Wenn Schauspieler auf dem Regiestuhl Platz nehmen, darf man oft auf Überraschungen gespannt sein. Das gilt natürlich besonders für große Namen wie Mel Gibson oder George Clooney, die vor und hinter der Kamera für Prestige-Kino von Weltrang stehen. Doch auch Darsteller, die eher für Nebenrollen bekannt sind und oft einen Theaterhintergrund mitbringen, sorgen immer wieder für spannende Seherfahrungen. Egal ob Tim Roths „The War Zone", Gary Oldmans „Nil by Mouth" oder Paddy Considines „Tyrannosaur - Eine Liebesgeschichte" – wer vor der Kamera großer Filmemacher stand, hat sich in der Regel den einen oder anderen Kniff abgeschaut und agiert als Regisseur ebenfalls souverän. Zu den Schauspielern, die schon oft ihr mimisches Talent bewiesen haben, gehört auch der vor allem als vom Pech verfolgter Private Gomer Pyle in „Full Metal Jacket" bekannt gewordene Vincent D'Onofrio. Mit seinem Horror-Musical „Don't Go in the Woods" beweist er uns allerdings, dass die Gleichung nicht immer aufgeht, denn D‘Onofrios Regiedebüt ist komplett misslungen.
────────
(ZIELE)
(1) Zählen Sie, in wie vielen Zeilen die Zeichenfolge „hand" vorkommt, und achten Sie dabei auf Groß- und Kleinschreibung. Geben Sie ausschließlich die Anzahl an.
(2) Führen Sie die Filmkritik zu „Don't Go in the Woods" im Anschluss an ihren letzten Satz weiter.
Die Zeilen stehen in keinem Zusammenhang mit der Filmkritik.

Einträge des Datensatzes
────────
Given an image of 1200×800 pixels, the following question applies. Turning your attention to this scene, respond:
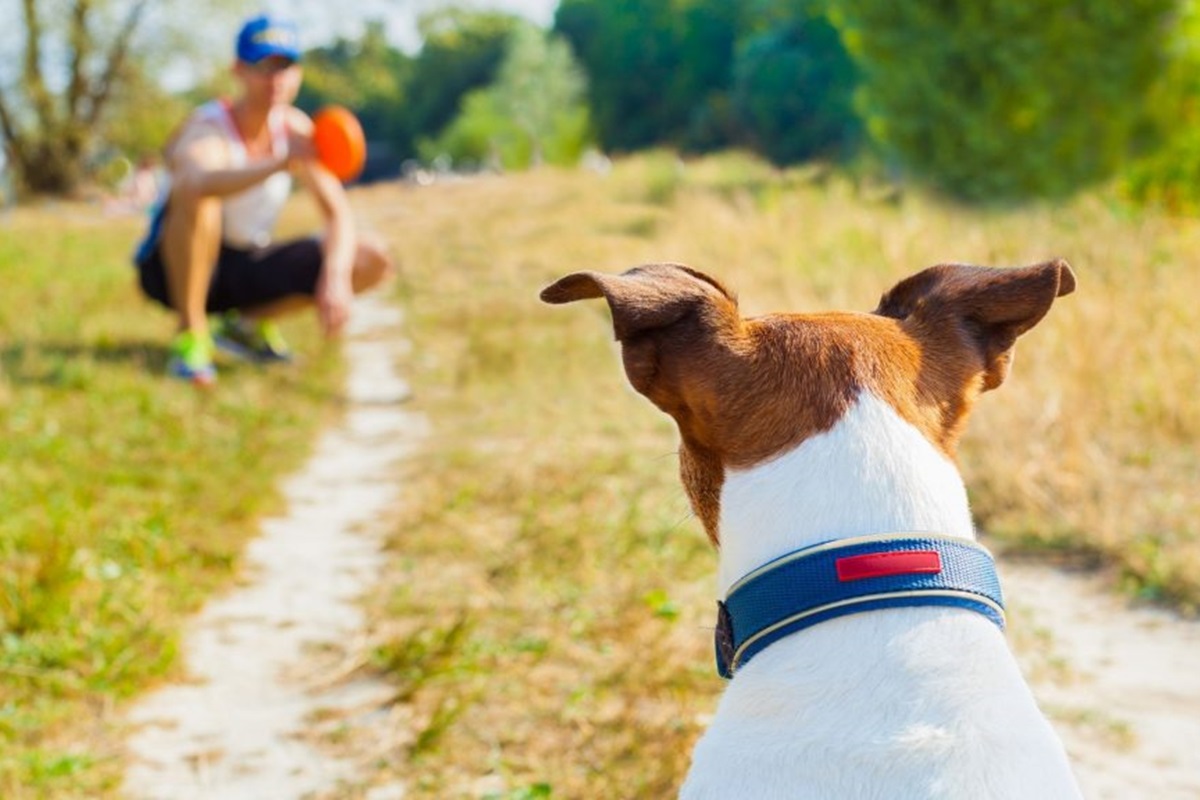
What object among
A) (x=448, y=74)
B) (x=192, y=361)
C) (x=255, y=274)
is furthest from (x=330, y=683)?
(x=448, y=74)

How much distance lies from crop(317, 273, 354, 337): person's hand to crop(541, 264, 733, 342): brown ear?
4.80 meters

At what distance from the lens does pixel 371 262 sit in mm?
7988

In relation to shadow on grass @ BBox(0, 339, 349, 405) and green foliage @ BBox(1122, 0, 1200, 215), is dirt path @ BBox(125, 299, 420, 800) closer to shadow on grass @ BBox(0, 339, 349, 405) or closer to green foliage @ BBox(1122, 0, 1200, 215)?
shadow on grass @ BBox(0, 339, 349, 405)

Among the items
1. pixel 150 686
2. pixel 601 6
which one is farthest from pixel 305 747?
pixel 601 6

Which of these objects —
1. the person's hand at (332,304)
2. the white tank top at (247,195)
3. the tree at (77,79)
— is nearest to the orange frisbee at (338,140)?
the white tank top at (247,195)

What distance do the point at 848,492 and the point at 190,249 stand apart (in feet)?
20.4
────────
(GEGEBENE ANTWORTEN)
(1) 2

(2)
Eigentlich wollten die Musiker Nick (Matt Sbeglia), Carson (Bo Boddie), Carlo (Jorgen Jorgensen) und Johnny (Soomin Lee) in der Abgeschiedenheit der Wälder, weit weg von den Zerstreuungen des städtischen Alltags Ruhe und Inspiration für neue Songs finden. Doch selbst nachdem sie ihre Handys zerstört haben, um jede Ablenkung auszuschalten, lacht ihnen die Muse nicht so recht. Als die Band dann auch noch auf eine Gruppe Camperinnen stößt, macht man es sich erst einmal gemeinsam am Lagerfeuer gemütlich. Die mangelnde Kreativität soll jedoch nicht das größte Problem der Teenies bleiben: Ein kranker Killer treibt sich in den Wäldern herum und findet in den Jugendlichen Futter für seine Mordlust. Bald schon artet der Ausflug ins Grüne zu einem Kampf ums nackte Überleben aus.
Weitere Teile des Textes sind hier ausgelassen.